Merging of FSPM servers including whitelist of device policies

Scholar

Merging of FSPM servers including whitelist of device policies

Can I merge database of 3 FSPM server into once, 3 servers were catering for different sets of clients. And each having many clients which are whitelisted to use HDD. If I make all clients to report into one server, how can I import the same setting from different servers to single?

6 REPLIES 6
Moderator

Re: Merging of FSPM servers including whitelist of device policies

Hi sonu

 

I will need to check with the product team and get back to you.

 

Are you using v13 or v14 clients, or mix of both ?

Superuser

Re: Merging of FSPM servers including whitelist of device policies

What exactly did you do?
Whitelist internal HDDs each to the host's node?
What is that good for?

I am trying to understand the concept. Maybe there is a way simpler solution to your problem.

Matthias
----------
perComp is a Platinum Partner of F-Secure since 1994. Any advice or help given by me in this forum is voluntarily and to my best knowledge based on working with the products since 1997. Direct contact for customers please check our homepage http://www.percomp.de

F-Secure

Re: Merging of FSPM servers including whitelist of device policies

Hi Sonu,

 

Starting from PM 14.10, policy settings can be exported to a file and then imported into another Policy Manager instance. So, you can replicate policies from 3 PM instances to the single one and move all hosts there.
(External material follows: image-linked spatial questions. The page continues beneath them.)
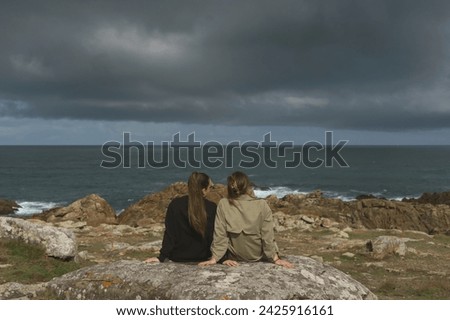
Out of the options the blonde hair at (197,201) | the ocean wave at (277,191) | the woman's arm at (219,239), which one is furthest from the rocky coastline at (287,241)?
the ocean wave at (277,191)

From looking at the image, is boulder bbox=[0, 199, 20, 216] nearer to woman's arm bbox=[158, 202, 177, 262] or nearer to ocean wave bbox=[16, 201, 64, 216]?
ocean wave bbox=[16, 201, 64, 216]

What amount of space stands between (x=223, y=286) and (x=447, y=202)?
5515 centimetres

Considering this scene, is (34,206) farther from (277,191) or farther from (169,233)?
(169,233)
If all PMs are using same admin pub/prv key pair, host migration would be easy: just specify new PM address in all PMs (including target one) and that’s it. In case you use unique key pairs, key replacer should be used for migration.

 

Regards,

Alex

 

Superuser

Re: Merging of FSPM servers including whitelist of device policies

While exporting the settings for one host does include the device blocked, exporting a subdomain does not include individual settings for the hosts belonging to that subdomain.
Thus the effort to newly add the HDDs on the new sever would be equal to export/import the setting for each individual host.

I am still not sure if  @_sonu  really means "block all local HDDs except one"

Matthias
----------
perComp is a Platinum Partner of F-Secure since 1994. Any advice or help given by me in this forum is voluntarily and to my best knowledge based on working with the products since 1997. Direct contact for customers please check our homepage http://www.percomp.de

Scholar

Re: Merging of FSPM servers including whitelist of device policies

Thanks for all replies.

I would like to explain my whole scenario.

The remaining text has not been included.